I dunno, I’m with Marilyn on this one. The people arguing with her didn’t appear to raise the (slight) ambiguity in the wording; they were just caught up in their erroneous idea that it was a 50/50 proposition so switching or not switching was equally advantageous.
Yeah, they didn’t point out this objection until they were shown to be wrong. They’re trying to save face but they were wrong.
It’s conceivable that one could interpret the problem to be that Monty Hall only sometimes offers to open a door, but if that were the basis of their reasoning, they sure as hell would have mentioned it the first time. It opens up about a zillion alternate scenarios.
I think the question is misleading, and those guys were mislead. But the question doesn’t contain a lie or a fallacy, so these guys just got fooled, answered hastily, and don’t want to admit they fell for it. I didn’t think the solution sounded right at first, so to prove it I set out to write a program to test it. I didn’t have to write the program though, simply working out the details of the problem to simulate it revealed the answer. And my knowledge of statistics is minimal.
Let me be sure I understand the problem. There are 3 doors. The contestant picks one. If the door is a winner the game doesn’t end right?
If the game doesn’t end when the contestant picks a winning door on their first pick, I can’t see how the contestant’s chances of winning are any greater than 33%. Any of the doors they wind up with has a 33% chance of winning.
Monty offering a switch does not mean the contestant’s pick isn’t a winner. It’s inconclusive either way, unless the show had some consistent formula or policy for it.
You name a door to start with. No winner is determined yet. Monty opens one of the doors you didn’t name, and it must be a door that doesn’t have the prize behind it. Now you get to pick between the door you named, and the unopened door that you didn’t name.
Since the door you named has a 33% chance of winning, then there must be 66% chance that the prize is behind one of the other doors. Monty shows you what’s behind one of the unopened doors that does not have the prize behind it. So there must be a 66% chance that the prize is behind the other unopened door. Now it’s time for you to pick a door. Do you go with the 33% chance, or the 66% chance?
There’s always the possibility in real life that Monty would make you stick with the first door you named and not let you choose one of the others because he knows you have won and doesn’t want to give you the chance to make a wrong decision. But that’s not part of the logic problem.
It was clear when I read the MvS column that she clearly misstated it. If you leave ambiguities, multiple correct answers apply. People fill in the holes in their own way. You don’t deserve to make fun of people for the error you made. Especially if you write a book explaining how Wile’s proof of FLT is wrong since it’s a discrete Math problem and he used continuous Math techniques. Did she ever issue an apology for that? (Or the many other errors she’s made?)
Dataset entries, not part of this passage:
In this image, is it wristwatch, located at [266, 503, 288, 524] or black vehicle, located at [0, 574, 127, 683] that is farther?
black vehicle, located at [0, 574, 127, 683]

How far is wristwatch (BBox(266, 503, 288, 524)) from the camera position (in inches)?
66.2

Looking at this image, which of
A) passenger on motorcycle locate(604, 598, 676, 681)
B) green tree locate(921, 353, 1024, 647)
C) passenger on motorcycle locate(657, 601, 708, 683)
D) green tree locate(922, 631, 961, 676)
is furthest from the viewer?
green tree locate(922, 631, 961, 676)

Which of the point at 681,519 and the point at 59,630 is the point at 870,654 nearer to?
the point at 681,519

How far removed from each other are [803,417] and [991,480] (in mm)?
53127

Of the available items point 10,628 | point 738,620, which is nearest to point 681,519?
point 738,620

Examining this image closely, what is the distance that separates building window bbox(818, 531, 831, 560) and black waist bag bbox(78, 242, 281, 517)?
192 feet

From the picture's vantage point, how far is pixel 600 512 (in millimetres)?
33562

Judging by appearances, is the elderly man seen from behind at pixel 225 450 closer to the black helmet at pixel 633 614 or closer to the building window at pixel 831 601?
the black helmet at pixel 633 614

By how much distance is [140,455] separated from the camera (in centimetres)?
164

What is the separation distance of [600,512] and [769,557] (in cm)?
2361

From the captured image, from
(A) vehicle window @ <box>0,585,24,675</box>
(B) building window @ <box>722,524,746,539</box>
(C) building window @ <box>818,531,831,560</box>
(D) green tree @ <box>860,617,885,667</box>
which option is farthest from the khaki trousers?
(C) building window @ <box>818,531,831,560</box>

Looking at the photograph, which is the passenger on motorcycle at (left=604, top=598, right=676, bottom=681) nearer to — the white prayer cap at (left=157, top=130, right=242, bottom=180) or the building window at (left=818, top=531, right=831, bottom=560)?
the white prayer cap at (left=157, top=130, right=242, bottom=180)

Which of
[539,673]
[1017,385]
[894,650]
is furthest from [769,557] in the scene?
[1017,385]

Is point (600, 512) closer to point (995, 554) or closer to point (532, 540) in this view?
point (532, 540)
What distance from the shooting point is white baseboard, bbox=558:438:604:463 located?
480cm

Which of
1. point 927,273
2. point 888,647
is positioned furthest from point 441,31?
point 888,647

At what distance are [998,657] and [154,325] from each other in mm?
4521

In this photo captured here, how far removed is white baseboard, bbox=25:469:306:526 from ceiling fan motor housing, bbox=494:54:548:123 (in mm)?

Increasing the number of doors makes it clearer for me. Try it this way:
There are 100 doors but only one has a prize behind it. You pick door #1, because you have no imagination (actually, it just makes the problem easier to state).
Now, Monty opens up all the other doors, except for door #73, revealing that there are no prizes behind the open doors. Now, do you switch to the one door that Monty decided not to open, or stick with your original door?